**TEXT PASSAGE**:
....................

Wednesday, November 25, 2009

Caveat Emptor!

Looks like there's a whole new reason for the buyer to beware (and it's the perfect season for it, too).

There's an outfit called "Alphascript Publishing" that are, among other things, selling a book on MST3k over at Amazon. Sounds good so far, but someone took the time to look at the fine print on the book and discovered that all the material was simply reprinted from Wikipedia.

The first thing that comes to mind is: Is this legal? I'm not quite sure if it is or not, but the fact that there is an article on Alphascript in Wikipedia that spells out what it is doing, I'm guessing Wikipedia doesn't give a flying fig.

I suppose I wouldn't give a flying fig myself if it weren't for the fact that (a) they're doing it very badly and (b) they're charging pretty high prices for these books.



Never mind the questionable veracity of articles on Wikipedia. According to the above sources, these guys didn't even clean up grammatical or font errors before they published. And look at that cover! I mean, other "unofficial guides" manage to give it some art that evokes the subject without violating any copyrighted images. These guys just grabbed a generic image off the NASA website and called it a day. And they have the balls to sell these measly 84 pages of half-assed effort for forty dollars?!?!

It's all very corporate and impersonal. If some MST3k fan had happened upon this Wikipedia loophole and took it upon themselves to put together a volume, they probably would have put forth a lot more work because of their love for the subject. There's no love here; Only greed.

....................

**EXTRACTED DATA**:
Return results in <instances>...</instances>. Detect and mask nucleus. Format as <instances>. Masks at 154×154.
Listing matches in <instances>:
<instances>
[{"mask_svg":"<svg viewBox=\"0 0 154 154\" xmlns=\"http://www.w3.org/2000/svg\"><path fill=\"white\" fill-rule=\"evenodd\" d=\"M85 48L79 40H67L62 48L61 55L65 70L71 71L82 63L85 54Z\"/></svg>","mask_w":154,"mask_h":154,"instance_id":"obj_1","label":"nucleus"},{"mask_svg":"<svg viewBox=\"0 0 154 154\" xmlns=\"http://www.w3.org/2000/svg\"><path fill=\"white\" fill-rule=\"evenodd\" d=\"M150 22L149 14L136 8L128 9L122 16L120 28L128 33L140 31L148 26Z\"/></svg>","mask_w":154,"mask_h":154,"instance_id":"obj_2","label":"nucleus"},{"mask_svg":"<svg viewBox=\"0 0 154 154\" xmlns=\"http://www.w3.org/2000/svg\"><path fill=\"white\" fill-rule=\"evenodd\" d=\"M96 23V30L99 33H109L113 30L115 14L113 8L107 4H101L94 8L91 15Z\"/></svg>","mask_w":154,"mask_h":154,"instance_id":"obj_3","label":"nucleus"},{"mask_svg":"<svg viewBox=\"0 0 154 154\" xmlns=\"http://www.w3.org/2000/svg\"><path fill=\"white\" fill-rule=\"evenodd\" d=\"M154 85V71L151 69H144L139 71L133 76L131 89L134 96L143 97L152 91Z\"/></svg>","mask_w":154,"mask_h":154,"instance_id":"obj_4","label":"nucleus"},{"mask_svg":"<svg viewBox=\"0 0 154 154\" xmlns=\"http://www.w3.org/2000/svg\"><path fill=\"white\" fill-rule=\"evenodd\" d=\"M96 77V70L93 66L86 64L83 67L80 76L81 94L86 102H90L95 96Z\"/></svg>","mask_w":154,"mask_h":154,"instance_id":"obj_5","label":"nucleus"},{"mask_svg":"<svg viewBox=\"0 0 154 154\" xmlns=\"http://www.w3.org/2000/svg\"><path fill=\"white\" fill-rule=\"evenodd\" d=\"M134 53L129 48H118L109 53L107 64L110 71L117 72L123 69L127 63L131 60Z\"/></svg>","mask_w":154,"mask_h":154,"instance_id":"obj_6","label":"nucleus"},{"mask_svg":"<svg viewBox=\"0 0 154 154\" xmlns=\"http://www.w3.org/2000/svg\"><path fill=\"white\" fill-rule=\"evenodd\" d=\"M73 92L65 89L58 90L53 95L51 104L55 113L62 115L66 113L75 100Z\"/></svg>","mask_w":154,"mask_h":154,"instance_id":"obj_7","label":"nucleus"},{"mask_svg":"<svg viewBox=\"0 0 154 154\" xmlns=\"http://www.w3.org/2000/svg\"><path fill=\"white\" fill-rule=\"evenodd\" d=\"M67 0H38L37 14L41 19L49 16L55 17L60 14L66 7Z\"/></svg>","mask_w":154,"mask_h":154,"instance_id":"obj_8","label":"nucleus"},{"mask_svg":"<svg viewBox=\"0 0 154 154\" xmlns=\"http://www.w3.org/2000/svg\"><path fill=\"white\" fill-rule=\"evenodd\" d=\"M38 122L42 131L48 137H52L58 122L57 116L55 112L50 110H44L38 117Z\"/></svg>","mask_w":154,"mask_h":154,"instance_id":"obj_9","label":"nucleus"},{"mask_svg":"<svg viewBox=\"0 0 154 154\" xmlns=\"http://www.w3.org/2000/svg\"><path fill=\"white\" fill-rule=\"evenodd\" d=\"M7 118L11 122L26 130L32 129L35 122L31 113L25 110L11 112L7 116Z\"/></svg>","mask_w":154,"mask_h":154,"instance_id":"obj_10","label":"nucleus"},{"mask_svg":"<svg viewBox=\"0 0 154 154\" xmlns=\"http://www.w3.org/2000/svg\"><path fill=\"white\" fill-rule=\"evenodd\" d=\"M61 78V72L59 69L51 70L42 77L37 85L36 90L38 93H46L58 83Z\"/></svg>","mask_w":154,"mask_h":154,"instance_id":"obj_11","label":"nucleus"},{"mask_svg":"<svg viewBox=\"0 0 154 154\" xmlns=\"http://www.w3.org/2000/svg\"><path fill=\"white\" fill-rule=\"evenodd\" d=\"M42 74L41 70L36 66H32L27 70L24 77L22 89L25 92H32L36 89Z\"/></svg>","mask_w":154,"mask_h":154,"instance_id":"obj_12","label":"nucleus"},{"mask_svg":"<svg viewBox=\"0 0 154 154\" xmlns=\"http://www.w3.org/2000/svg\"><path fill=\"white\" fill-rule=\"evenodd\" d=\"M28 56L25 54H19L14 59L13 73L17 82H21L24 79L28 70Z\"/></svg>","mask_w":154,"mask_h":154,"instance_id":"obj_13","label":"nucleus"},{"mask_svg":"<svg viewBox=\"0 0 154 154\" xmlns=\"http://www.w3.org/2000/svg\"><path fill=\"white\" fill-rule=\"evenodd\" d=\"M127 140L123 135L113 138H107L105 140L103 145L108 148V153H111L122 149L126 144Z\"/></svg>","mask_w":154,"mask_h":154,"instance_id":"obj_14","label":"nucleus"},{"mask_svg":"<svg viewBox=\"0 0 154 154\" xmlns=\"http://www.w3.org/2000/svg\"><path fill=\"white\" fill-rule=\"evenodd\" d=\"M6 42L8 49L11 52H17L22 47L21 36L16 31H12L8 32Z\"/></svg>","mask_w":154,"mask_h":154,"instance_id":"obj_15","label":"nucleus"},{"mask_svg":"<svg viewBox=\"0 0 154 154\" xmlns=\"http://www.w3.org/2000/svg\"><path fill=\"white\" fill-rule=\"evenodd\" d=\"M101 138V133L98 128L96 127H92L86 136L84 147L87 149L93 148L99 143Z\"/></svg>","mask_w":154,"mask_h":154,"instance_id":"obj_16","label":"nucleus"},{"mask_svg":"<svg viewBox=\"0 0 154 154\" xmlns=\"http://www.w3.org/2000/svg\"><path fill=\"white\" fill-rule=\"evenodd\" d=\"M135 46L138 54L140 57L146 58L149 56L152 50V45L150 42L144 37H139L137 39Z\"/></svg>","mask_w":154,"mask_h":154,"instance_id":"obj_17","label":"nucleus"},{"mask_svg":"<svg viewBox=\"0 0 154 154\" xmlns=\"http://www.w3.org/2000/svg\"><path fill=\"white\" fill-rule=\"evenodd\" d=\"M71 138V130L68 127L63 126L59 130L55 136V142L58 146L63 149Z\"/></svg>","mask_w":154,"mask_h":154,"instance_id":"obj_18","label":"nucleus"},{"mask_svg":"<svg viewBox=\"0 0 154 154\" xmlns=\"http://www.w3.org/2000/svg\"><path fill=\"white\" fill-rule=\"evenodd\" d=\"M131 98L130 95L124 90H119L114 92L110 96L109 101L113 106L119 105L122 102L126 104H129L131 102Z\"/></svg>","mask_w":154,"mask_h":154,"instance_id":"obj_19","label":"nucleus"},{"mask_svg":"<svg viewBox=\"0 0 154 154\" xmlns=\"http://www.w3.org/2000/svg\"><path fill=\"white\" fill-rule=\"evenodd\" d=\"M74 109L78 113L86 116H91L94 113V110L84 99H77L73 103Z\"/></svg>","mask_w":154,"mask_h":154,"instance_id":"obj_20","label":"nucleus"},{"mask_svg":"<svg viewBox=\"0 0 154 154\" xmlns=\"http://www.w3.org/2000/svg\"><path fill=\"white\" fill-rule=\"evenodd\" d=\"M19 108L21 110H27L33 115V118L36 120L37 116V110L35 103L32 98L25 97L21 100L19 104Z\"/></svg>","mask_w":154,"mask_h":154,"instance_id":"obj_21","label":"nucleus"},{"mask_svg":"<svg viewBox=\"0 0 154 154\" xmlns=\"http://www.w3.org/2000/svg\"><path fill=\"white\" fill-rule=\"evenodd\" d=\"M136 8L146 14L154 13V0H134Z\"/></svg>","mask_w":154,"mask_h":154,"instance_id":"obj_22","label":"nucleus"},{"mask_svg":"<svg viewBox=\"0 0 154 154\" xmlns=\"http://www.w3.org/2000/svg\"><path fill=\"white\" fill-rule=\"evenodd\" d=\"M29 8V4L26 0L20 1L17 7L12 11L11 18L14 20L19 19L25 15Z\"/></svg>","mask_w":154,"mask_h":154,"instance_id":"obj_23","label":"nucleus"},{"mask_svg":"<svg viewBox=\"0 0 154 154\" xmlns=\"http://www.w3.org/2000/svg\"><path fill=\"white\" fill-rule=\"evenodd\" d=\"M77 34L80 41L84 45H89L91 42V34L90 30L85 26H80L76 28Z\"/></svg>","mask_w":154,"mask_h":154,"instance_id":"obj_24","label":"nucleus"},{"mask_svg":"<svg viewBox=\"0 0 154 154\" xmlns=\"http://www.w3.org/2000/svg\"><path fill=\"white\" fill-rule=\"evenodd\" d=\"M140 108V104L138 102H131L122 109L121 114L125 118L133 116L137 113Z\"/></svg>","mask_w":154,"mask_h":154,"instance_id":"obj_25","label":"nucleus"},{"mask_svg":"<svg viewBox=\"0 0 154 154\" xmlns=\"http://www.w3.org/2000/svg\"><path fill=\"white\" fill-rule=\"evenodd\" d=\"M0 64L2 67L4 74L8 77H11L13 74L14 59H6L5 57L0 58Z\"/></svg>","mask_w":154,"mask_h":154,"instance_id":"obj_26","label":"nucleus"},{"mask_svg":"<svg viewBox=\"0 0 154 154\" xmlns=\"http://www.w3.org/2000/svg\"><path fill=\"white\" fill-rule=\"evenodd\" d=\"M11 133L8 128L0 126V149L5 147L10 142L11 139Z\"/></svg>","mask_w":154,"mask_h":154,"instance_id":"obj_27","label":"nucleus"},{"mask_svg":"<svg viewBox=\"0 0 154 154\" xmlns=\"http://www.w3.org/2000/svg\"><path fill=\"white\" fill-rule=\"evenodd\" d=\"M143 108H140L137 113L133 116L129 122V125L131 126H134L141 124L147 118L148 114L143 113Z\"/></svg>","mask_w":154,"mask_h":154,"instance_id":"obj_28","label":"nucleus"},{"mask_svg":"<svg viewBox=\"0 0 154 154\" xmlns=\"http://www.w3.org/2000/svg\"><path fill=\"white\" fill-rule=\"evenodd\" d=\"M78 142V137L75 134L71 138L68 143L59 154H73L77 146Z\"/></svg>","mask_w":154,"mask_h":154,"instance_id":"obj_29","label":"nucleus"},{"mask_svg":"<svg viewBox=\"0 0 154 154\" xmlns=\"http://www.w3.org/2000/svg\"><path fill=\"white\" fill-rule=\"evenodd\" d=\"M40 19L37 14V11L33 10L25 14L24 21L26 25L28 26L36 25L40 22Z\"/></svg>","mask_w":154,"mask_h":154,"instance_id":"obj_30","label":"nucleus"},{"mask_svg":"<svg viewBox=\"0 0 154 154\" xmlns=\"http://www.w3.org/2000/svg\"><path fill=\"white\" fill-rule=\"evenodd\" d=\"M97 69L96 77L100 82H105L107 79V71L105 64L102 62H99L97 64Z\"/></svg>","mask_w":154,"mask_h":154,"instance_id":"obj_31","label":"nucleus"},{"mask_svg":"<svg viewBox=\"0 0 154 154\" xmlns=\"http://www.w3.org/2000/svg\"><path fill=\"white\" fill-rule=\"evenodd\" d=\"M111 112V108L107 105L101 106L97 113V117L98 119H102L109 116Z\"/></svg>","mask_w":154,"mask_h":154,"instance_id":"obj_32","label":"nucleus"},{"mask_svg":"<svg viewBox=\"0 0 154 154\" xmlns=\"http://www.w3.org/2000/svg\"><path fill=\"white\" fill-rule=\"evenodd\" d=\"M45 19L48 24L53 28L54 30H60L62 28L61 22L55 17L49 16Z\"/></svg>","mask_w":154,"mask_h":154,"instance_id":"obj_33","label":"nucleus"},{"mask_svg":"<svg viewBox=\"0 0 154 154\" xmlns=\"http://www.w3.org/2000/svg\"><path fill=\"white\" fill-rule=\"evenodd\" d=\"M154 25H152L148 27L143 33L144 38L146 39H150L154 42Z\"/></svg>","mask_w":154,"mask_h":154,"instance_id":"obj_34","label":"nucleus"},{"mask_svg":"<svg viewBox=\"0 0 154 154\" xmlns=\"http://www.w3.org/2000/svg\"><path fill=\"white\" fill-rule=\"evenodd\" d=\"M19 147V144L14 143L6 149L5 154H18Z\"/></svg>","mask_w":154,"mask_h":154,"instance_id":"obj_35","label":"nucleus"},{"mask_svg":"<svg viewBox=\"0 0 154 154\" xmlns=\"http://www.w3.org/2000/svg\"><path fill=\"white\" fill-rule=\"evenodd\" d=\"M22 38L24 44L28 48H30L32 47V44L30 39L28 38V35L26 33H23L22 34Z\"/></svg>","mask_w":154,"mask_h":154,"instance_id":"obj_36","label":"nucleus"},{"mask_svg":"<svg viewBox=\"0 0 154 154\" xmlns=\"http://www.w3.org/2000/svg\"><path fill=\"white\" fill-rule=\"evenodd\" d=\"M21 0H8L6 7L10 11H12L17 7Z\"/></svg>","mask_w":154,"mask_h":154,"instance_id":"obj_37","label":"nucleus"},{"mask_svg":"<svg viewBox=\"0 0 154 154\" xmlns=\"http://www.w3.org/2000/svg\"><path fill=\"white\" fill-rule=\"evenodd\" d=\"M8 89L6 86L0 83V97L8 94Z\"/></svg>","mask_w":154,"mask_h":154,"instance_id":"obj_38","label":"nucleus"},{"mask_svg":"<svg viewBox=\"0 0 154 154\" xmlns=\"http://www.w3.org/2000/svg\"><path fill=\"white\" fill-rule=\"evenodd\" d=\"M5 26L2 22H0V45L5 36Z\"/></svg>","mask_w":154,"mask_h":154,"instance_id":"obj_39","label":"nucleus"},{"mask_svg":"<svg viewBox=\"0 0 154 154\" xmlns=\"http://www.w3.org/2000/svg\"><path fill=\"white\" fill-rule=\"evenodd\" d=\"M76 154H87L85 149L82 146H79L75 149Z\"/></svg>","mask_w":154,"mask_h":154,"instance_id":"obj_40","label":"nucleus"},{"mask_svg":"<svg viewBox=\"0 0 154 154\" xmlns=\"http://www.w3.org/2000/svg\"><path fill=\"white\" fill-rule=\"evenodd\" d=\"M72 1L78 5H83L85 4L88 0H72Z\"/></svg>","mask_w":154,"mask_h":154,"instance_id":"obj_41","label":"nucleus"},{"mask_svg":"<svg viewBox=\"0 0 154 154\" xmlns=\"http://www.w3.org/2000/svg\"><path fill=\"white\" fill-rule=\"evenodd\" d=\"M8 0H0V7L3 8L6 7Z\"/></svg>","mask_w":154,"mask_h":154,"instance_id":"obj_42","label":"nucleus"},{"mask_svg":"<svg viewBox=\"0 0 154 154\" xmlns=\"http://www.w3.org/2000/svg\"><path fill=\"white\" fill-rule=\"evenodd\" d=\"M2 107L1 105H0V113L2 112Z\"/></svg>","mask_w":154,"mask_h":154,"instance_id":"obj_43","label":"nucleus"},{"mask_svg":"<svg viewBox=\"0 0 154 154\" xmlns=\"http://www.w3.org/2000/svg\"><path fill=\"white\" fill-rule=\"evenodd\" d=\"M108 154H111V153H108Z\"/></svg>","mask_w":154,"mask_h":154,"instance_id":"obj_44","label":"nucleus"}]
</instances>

....................

**TASK GOAL**: Write out the part of the blog post about the MST3k book that runs from "I suppose I" up to and including "for forty dollars?!?!".

**ANSWER**:
I suppose I wouldn't give a flying fig myself if it weren't for the fact that (a) they're doing it very badly and (b) they're charging pretty high prices for these books.



Never mind the questionable veracity of articles on Wikipedia. According to the above sources, these guys didn't even clean up grammatical or font errors before they published. And look at that cover! I mean, other "unofficial guides" manage to give it some art that evokes the subject without violating any copyrighted images. These guys just grabbed a generic image off the NASA website and called it a day. And they have the balls to sell these measly 84 pages of half-assed effort for forty dollars?!?!